For most of us, though, and especially for choices of the substantive political kind – I mean substantive as opposed to Republican/Democrat, that is, they’re about something intrinsically important — our choice will have little or no effect on events. For most of us, for example, choosing to be a Ukraine fan or a Russia fan will have no effect on events. And yet we think it’s important; whichever side you choose, the importance is agreed.

Perhaps the difference is simply in the importance we assign to the outcome, even if we can’t affect it. I don’t think anybody would deny that the outcome of the Russia-Ukraine war will be important. As I would phrase it, that outcome will either be a victory or a defeat for the ultimate instigator of the conflict, which is of course the US and its sockpuppet NATO. Give me that choice, in the actually existing world, and I’ll always choose a US defeat. I mean, every time.

People on the other side would talk about “international law” or some other chimaera, and bless their hearts, as we say down South.

Typically, I find, people taking the opposite view stress the relative whiteness of the two hats – though the Ukie hat has a distinctly dusky hue, and so this side of the equation is seldom insisted upon; rather, the sable tint of the Russki hat comes under the moral spectroscope.

As if it were our job (rather than, say, God’s) to decide who’s more righteous, and choose our side on that basis.

I suspect that this moralizing perspective comes into play largely because people don’t want to think about the outcome, or rather, they don’t want to think about which outcome they really prefer, or they don’t want to be bothered with the history and the context. It’s all about schoolyard rules: Who threw the first punch?

In a sense, the cynical neocons are rather refreshing this way. They’ll tell you, quite candidly, that they want the US to rule the world in saecula saeculorum, and that’s what this is about, and screw you if you’re not down with it. So they are, you might say, the negative inversion of me. Hence really quite comprehensible: they’ve chosen a side, based on what they want to happen, and so have I, on the same basis, and the considerations we’ve both taken into account are much the same, except for the sign reversal.

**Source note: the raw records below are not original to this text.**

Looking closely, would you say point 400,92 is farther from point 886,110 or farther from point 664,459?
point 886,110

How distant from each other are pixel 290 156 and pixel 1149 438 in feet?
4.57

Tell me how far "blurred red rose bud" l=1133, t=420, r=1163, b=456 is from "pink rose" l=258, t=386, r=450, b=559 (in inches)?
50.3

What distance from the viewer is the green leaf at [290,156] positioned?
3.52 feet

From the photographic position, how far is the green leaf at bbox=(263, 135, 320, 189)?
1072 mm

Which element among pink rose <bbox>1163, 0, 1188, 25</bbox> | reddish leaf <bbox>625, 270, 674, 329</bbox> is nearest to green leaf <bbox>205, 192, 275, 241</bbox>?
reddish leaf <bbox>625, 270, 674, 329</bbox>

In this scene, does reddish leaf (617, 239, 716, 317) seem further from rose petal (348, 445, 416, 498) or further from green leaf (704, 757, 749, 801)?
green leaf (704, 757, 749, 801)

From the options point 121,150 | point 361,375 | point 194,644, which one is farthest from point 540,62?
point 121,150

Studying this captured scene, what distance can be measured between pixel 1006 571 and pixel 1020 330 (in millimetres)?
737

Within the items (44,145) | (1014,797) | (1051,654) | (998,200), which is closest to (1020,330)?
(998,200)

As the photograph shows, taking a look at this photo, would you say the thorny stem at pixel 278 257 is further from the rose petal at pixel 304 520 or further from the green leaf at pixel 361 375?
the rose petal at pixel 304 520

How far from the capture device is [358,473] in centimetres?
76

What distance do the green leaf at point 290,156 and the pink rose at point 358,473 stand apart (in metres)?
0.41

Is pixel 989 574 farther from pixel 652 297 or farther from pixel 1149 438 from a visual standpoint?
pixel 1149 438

The moralizers have also chosen a side, more or less by default, but either they’re less honest than their de-facto allies, the neocons, or perhaps less self-aware. Factually, to defend the Ukes is to defend the US empire, clearly an outrageous stance, so the whole thing needs to be lobotomized (no history or context please) and transferred from the plane of consequential reasoning to the Alpine slopes of abstract principle. Where the air is pretty thin, and the reasoner’s crampons need a purchase on the ice of fact but would rather call on a philosophical sky-hook.

Doesn’t work though. “Who threw the first punch”, though perhaps not very important, is still a factual question, as is “what led up to that?” Ask the one and you can ask the other. The first-punch theorist will reply that not throwing a punch is a moral absolute whereas provoking a punch is not, but this just makes him look silly, at least to anybody who really tries to do moral reasoning, rather than just moralizing about it.

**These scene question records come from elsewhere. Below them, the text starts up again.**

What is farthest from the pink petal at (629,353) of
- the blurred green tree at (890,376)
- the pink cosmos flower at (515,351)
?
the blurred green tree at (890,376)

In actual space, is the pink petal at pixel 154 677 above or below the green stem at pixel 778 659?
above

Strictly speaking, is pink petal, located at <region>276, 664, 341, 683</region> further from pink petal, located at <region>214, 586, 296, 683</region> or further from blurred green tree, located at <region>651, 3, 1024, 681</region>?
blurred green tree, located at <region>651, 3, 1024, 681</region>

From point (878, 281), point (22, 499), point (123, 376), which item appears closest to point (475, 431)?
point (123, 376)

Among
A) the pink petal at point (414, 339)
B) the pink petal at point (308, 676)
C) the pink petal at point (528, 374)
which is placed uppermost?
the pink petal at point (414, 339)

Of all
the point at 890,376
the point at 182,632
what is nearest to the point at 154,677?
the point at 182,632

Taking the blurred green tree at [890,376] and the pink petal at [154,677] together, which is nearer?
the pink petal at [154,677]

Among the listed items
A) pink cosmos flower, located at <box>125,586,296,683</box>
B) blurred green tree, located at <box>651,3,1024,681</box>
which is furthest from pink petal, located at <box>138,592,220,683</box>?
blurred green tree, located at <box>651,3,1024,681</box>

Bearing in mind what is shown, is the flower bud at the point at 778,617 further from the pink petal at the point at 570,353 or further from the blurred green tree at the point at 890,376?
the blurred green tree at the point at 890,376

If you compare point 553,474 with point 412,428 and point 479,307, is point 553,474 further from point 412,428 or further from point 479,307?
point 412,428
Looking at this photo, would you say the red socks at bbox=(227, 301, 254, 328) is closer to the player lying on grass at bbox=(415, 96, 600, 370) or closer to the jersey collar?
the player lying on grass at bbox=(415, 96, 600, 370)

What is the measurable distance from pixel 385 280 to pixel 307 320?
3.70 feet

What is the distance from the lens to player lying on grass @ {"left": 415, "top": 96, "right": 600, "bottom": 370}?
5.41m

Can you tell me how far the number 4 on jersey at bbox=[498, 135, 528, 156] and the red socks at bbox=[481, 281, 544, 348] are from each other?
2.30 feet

So perhaps the answer to my original question – when is side-taking needful, and when is it not – comes down to the pedestrian subjective question “What matters to you?”

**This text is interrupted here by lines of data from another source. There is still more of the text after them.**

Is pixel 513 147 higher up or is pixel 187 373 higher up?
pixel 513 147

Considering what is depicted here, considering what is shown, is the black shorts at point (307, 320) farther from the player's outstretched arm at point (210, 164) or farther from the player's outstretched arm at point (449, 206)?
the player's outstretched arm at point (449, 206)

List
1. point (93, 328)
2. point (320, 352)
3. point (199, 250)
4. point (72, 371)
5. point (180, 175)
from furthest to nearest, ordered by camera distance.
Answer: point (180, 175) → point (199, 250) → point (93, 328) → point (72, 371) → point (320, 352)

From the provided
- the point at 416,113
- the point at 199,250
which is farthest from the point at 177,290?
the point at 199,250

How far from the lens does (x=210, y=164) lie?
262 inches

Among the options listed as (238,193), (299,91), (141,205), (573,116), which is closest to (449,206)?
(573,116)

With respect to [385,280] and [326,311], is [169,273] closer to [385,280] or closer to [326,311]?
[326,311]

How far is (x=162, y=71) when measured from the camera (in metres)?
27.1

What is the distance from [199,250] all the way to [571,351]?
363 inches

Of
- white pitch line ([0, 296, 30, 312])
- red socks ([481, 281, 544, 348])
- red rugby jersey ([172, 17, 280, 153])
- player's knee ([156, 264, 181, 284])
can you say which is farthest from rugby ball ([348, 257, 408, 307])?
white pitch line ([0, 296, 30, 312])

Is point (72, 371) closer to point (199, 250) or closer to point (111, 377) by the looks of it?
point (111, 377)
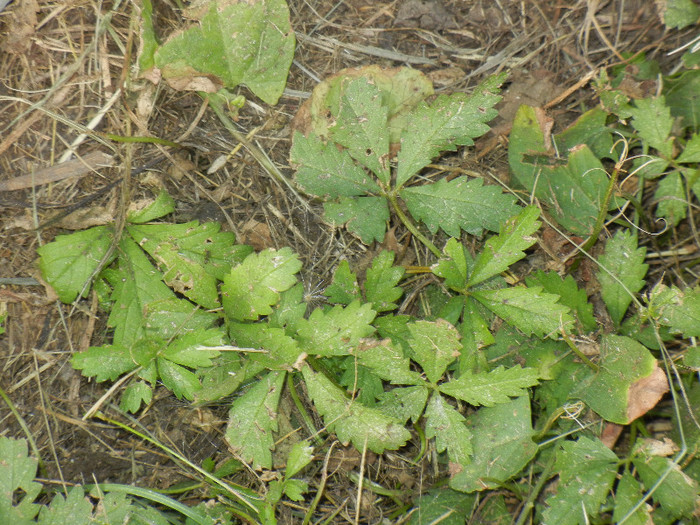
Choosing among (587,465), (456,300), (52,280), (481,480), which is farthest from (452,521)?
(52,280)

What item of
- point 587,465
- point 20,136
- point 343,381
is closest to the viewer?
point 587,465

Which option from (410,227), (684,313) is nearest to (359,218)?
(410,227)

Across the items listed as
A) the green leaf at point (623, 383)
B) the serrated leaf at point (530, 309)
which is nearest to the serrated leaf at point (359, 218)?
the serrated leaf at point (530, 309)

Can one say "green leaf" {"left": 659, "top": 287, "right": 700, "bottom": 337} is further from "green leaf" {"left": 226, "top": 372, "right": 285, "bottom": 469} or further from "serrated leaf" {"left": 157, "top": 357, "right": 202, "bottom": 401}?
"serrated leaf" {"left": 157, "top": 357, "right": 202, "bottom": 401}

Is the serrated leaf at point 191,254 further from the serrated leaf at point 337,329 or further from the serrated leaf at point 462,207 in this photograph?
the serrated leaf at point 462,207

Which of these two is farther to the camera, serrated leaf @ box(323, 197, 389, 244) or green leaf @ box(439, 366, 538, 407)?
serrated leaf @ box(323, 197, 389, 244)

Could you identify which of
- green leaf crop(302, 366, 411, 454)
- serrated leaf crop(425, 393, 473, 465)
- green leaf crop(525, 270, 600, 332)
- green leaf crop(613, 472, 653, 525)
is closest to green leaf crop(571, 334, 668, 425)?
green leaf crop(525, 270, 600, 332)

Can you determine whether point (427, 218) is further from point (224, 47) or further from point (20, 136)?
point (20, 136)
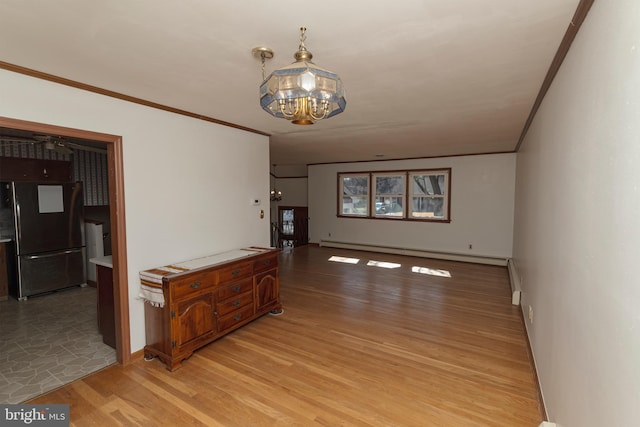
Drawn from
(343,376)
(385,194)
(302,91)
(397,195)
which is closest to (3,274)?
(343,376)

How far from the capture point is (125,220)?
8.98ft

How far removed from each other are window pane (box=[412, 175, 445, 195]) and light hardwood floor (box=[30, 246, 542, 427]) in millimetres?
3369

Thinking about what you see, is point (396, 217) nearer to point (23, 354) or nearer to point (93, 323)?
point (93, 323)

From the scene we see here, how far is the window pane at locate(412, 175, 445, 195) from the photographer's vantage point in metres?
7.08

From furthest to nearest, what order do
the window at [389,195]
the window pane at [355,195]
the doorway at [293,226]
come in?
1. the doorway at [293,226]
2. the window pane at [355,195]
3. the window at [389,195]

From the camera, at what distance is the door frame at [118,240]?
266 cm

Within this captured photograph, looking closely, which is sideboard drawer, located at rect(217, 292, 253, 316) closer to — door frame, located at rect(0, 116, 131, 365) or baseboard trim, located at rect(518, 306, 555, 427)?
door frame, located at rect(0, 116, 131, 365)

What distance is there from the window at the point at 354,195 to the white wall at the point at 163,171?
4.42 meters

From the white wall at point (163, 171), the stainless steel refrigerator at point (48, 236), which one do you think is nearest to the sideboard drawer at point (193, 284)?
the white wall at point (163, 171)

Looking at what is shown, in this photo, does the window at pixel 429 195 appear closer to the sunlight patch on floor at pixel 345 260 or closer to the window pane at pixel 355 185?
the window pane at pixel 355 185

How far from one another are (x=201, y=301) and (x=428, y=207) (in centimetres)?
576

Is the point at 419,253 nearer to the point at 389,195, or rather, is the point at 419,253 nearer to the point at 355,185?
the point at 389,195

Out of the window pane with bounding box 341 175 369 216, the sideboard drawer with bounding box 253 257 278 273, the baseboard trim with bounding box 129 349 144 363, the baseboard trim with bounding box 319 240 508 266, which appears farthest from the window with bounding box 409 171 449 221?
the baseboard trim with bounding box 129 349 144 363

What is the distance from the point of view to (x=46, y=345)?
10.2ft
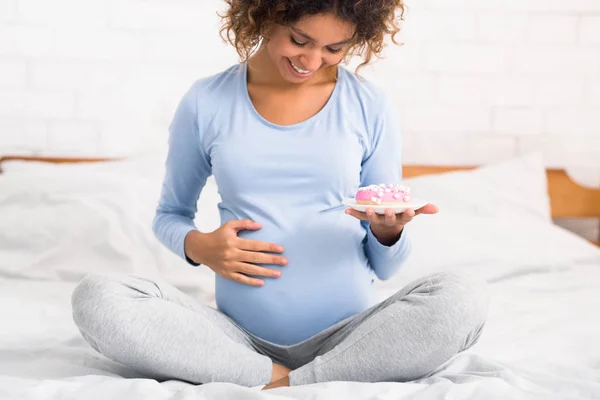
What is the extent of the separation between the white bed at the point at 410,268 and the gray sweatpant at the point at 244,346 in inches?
1.6

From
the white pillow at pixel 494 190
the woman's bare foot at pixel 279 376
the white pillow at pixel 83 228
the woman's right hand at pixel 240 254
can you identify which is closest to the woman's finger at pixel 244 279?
the woman's right hand at pixel 240 254

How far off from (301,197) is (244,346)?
0.79ft

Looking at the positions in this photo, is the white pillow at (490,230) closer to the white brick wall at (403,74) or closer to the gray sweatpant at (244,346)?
the white brick wall at (403,74)

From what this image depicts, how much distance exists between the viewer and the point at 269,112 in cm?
119

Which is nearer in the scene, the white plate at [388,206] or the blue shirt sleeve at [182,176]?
the white plate at [388,206]

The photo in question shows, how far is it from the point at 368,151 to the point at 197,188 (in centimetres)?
30

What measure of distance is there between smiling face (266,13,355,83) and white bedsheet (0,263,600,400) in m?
0.45

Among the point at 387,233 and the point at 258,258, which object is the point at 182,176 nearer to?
the point at 258,258

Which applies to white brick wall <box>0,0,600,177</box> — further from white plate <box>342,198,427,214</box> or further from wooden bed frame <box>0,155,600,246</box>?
Result: white plate <box>342,198,427,214</box>

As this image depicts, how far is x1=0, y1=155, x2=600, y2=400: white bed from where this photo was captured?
1.00m

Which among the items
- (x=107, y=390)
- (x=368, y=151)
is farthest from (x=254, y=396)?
(x=368, y=151)

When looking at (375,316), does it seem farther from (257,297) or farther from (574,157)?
(574,157)

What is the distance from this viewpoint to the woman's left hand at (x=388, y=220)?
1019 mm

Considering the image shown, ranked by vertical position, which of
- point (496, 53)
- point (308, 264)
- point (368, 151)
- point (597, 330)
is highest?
point (496, 53)
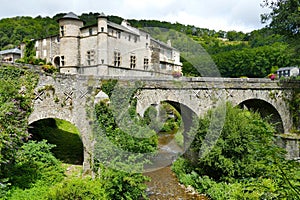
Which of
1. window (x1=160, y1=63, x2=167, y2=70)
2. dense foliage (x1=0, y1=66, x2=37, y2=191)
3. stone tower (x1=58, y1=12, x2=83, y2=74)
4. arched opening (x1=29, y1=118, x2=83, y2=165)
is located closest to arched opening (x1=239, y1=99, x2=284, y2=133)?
window (x1=160, y1=63, x2=167, y2=70)

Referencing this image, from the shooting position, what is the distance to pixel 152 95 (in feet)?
46.1

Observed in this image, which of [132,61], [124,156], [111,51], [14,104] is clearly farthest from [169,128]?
[14,104]

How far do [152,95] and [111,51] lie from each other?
12.5 meters

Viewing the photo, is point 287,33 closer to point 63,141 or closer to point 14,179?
point 63,141

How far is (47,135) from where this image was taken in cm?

Returning to the locker-room question, its answer matters, clearly, to people who do have a dog in the fight, and of course they’re going to choose a side, and should do. There’s also a penumbra of people professionally or personally committed to gender theory, summed up in the slogan “trans women are women”; for them, the open locker room is an ideological victory and the closed one a corresponding defeat; so they have a dog in the fight too, though a different breed of dog.

Then there’s a further penumbra of people – both on the Uke question and the locker-room question – who are mostly concerned with attitudinizing and showing team spirit about the topics currently trending in their reference group. But that’s a topic for another post.